# [solved]Can't access samba-shares from windows (not anymore)

## Mageta

Hi folks,

I have a problem with connecting my only windows-machine to the several linux-machines in my network (samba-specifically).

Normally it was possible to access my home-directory on my linux-machines from my win-machine (windows7 prof. x64), nothing special, simple config, it just worked... then for some reason, after a update of samba, it stopped. I observed this on 3 machines. The first one was my laptop, which I update fairly often.. I tried to solve it, reconfigured the server (from scratch), updated/reset/etc. my password-db (changed some time ago from smbpasswd to this new xyzdb), I also tried to use the old smbpasswd for samba.. nothing worked.

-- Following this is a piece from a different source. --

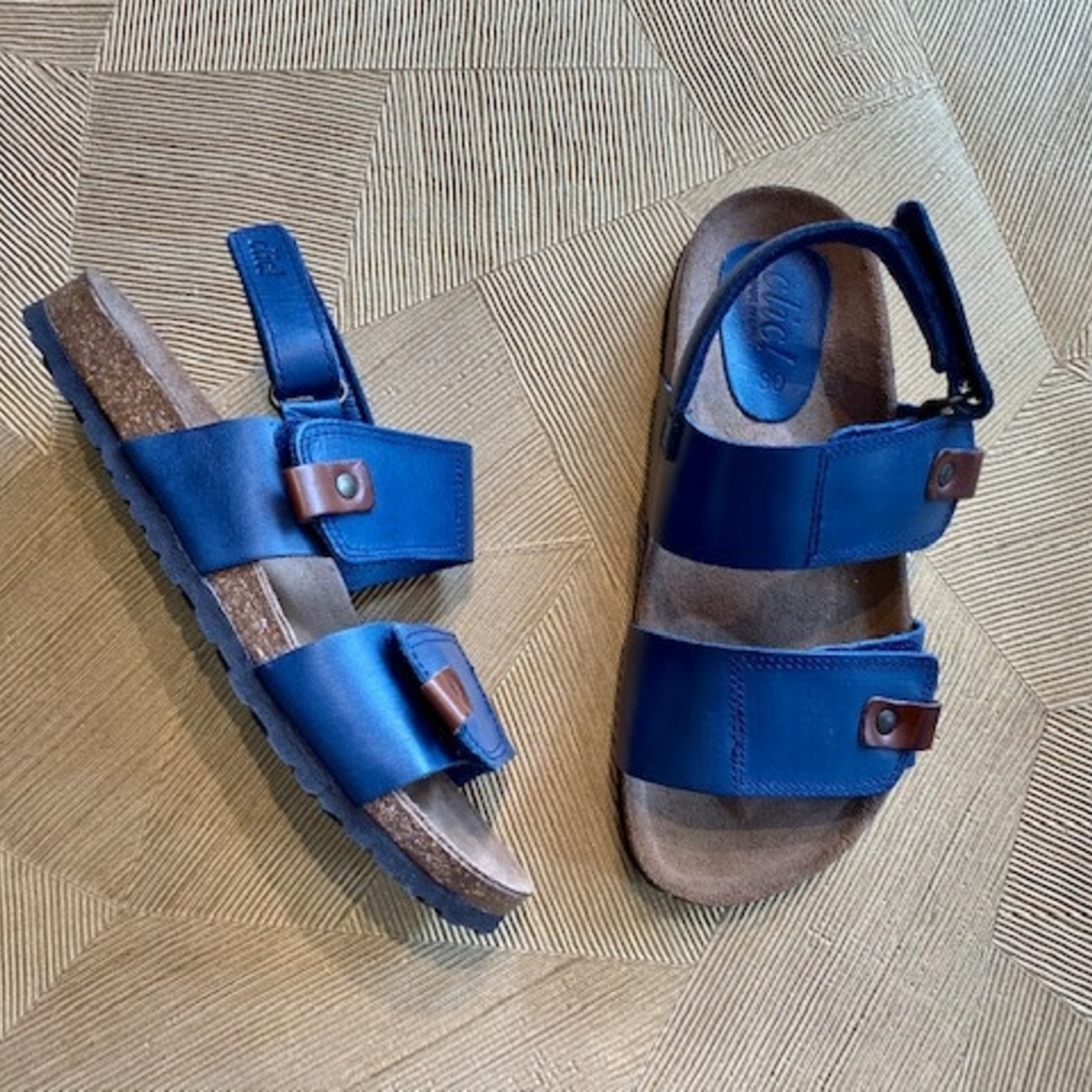 CLIC CLIC sandaal klittenband BLUE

After trying this for maybe 2 hours I just gave up, thought "fuck it, its just the laptop, nothing to special there". 

But, today I ran a update on my file-server (music, etc...) - I don't do this very often, to be honest, this one hasn't been updated since June - and, you might know by know, I can't access it anymore  - my user-credentials are rejected.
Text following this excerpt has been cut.